Invoice Fraud Hits Microsoft?

Invoice fraud — changing details so that money is routed to fraudsters’ bank accounts — may have hit Microsoft through one of its own employees. Elsewhere, Patisserie Valerie finds a huge cash shortfall, and a new report details that payments fraud seems inexorably on the rise.

Even the mightiest of tech firms are not immune to invoice fraud. Engadget reported that Jeff Tran, Microsoft’s former director of sports marketing and alliances, was charged with five counts of wire fraud. The former executive of the tech giant was charged with trying to embezzle as much as $1.5 million from the company.

The site noted that, among the alleged fraudulent actions, Tran stands accused of sending two fraudulent invoices to Microsoft, and those invoices were sent to the company from other vendors.

In detailing the invoice fraud, Engadget said that, in one of those two cases, an invoice for $775,000 was allegedly routed to a bank account belonging to Tran. In the other instance, an invoice request for $670,000 led to suspicion on the part of the vendors, and they in turn contacted Microsoft. Prosecutors have said that Tran destroyed his communications about the invoices, and asked the vendors to lie to Microsoft. Ultimately, he returned the $775,000 to Microsoft. Wire fraud has a sentence of up to 20 years’ imprisonment.

Fraud On The Rise

Against a larger backdrop, fraud is on the rise, as evidenced in a boost of noncash fraud. As reported by the Federal Reserve Payments study this week, the value of noncash fraud has gone up between 2012 to 2015, and the measure along that time frame grew by 37 percent to $8.3 billion. The value of noncash payments overall increased by lockstep to $180.3 trillion.

The data, said the Fed, came from surveys of depository institutions in 2012 and 2015, and payment card networks in 2015 and 2016.

Payments fraud was up between 2012 to 2015, driven by card fraud. Perhaps predictably, “remote” card fraud also gained ground. Overall, there was $.46 of payments fraud for every $10,000 of payments fraud in 2015, up from $.36 in 2012. Credit card fraud over that same time frame and measurement grew from $16.95 to $17.13.

Payments Fraud No Cakewalk

In allegations of payments fraud in Europe, Finance Director Chris Marsh of Patisserie Valerie, a U.K. chain of cafés, was recently arrested in the wake of what the company has deemed “significant, and potentially fraudulent, accounting irregularities.” Marsh was released on bail and had been suspended by the firm, and the company said there was a “material shortfall” between the reported status of the company’s financial health and the current financial status.
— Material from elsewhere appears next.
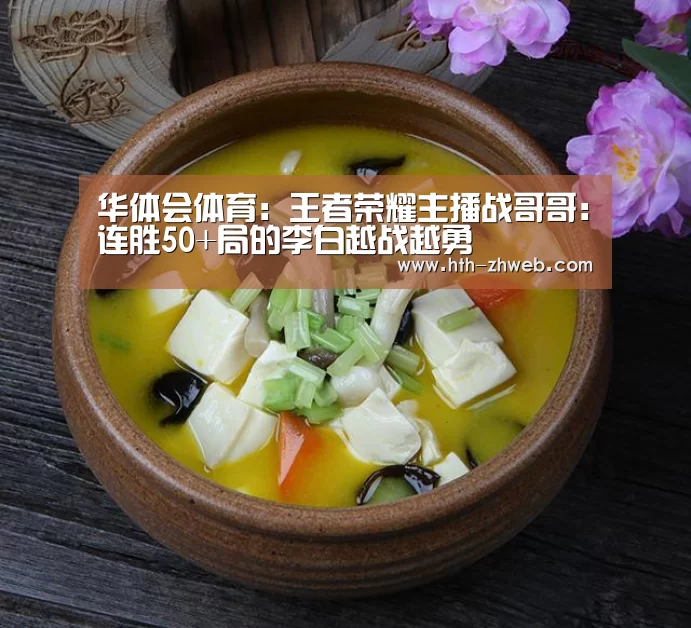 华体会体育:王者荣耀主播战哥哥:连胜50+局的李白越战越勇(图2) 华体会体育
The firm said it had cash in hand of roughly $38 million, and now has $13 million in debt. The company called for an immediate capital injection. Reports this week said there had been “secret overdrafts” totaling in £10 million (more than $13 million). Credit facilities were allegedly set up with Barclays and HSBC, and had been nearly tapped out by the time fraud was uncovered. Chairman Luke Johnson had come in with a rescue package to stave off bankruptcy worth as much as £20 million.

Blockchain For Invoices

In terms of individual company initiatives, invoice finance platform Incomlend, based in Singapore, said it has embraced InvoiceCheck — a blockchain tool that can be used to detect if an invoice has already been paid, possibly by another party. The blockchain solution, according to reports, can use decentralized ledger technology and cross-reference activity — based on the Ethereum platform — to find if an invoice may perhaps be fraudulent or “double” paid.

As reported, Incomelend Executive Director Raj Uttamchandani said that “a bank or factoring company simply enters basic invoice parameters to perform an initial check in less than 30 seconds. This data is stored on the blockchain and funders are alerted if there is a potential risk of double-financing.”